- Education: Sarah Lawrence College University of California, Berkeley
- Occupation: Journalist
- Spouse: Tamim Samee

= Aryn Baker =

American journalist

Aryn Baker is an American journalist who is Time magazine's Africa correspondent. She was previously based in Beirut, Lebanon, for Time as the Middle East bureau chief, and has been a correspondent in Pakistan and Afghanistan.

== Early life ==
Baker attended Sarah Lawrence College from 1991 to 1995 and received her Bachelor of Arts in anthropology and literature. She then received her master's degree in journalism at the University of California, Berkeley, in 2001. While at UC Berkeley, Baker explored radio journalism, foreign reporting and longform writing.

== Career ==
Baker worked as a freelance journalist in print and radio while earning her master's at UC Berkeley. She wrote articles for the San Jose Mercury News, the Los Angeles Times, the East Bay Express, the Asia Wall Street Journal and the Village Voice.
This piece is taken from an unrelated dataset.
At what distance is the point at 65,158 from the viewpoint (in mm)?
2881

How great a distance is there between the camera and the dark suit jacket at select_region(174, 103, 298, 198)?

She produced a weekly radio show for KALX at Berkeley and interned at KQED in San Francisco.

In 2001, Baker started working with Times international edition based in Hong Kong.

Starting her international reporting career, she traveled from Hong Kong to India, Pakistan, Afghanistan, Iran, Syria, Saudi Arabia, Yemen, Egypt, Libya and many other countries across Africa.

She was named the Middle East bureau chief for Time in September 2010, and produced breaking news, features, analyses and investigative stories throughout the region. Specifically, she wrote about the Arab Spring, the war on terror and the Ebola crisis in West Africa. Baker stayed in the Middle East for four years and maintained contacts with diplomats, politicians, activists and others in order to provide her with the best in-depth on-the-ground reporting. She also worked intensely with photojournalists to help give life to her stories.

Baker became the Africa bureau chief for Time magazine in September 2014, and is now in this position, living in Cape Town, South Africa. She covers politics, art, technology, society, health and other social conflicts in Sub-Saharan Africa. Baker's most recent stories from earlier this year have been covering Zika, Boko Haram, corruption in military defense spending, and women facing rape in war-ridden Uganda and Congo.

== Notable work ==
Baker wrote a story about Bibi Aisha in 2010. The story was about an Afghan woman whose nose had been cut off by Taliban, and the gripping details caused an uproar in national and international women's rights debates, the Taliban and U.S. troops.

She also wrote a collection of stories on the Ebola virus in 2014.

Baker also wrote a piece on the Zika virus in early 2016, where she explored the origins of the virus and where it's headed around the world.

Baker did a series of stories on the "secret war crime" in Africa, which generally is the epidemic of wartime rape that has been plaguing African countries for many years.

== Volunteer experiences ==
Baker became a member of the International Reporting Project at the Johns Hopkins School of Advanced International Studies in 2005.

She is an active board member of the Center for Civilians in Conflict (CIVIC), which is headquartered in Washington, D.C. but has centers located in Syria, Somalia and Afghanistan. CIVIC is a disaster and humanitarian relief effort agency, and focuses on helping civilians caught in armed conflict.

==Awards==
Baker was the All Media winner for the Daniel Pearl Award in 2012 for outstanding reporting about South Asia. This award was through the South Asian Journalism Association (SAJA).

== Personal life ==
Baker is married to Tamim Samee, an Afghan-American IT entrepreneur. She currently lives in Cape Town, South Africa.

She is fluent in French and English.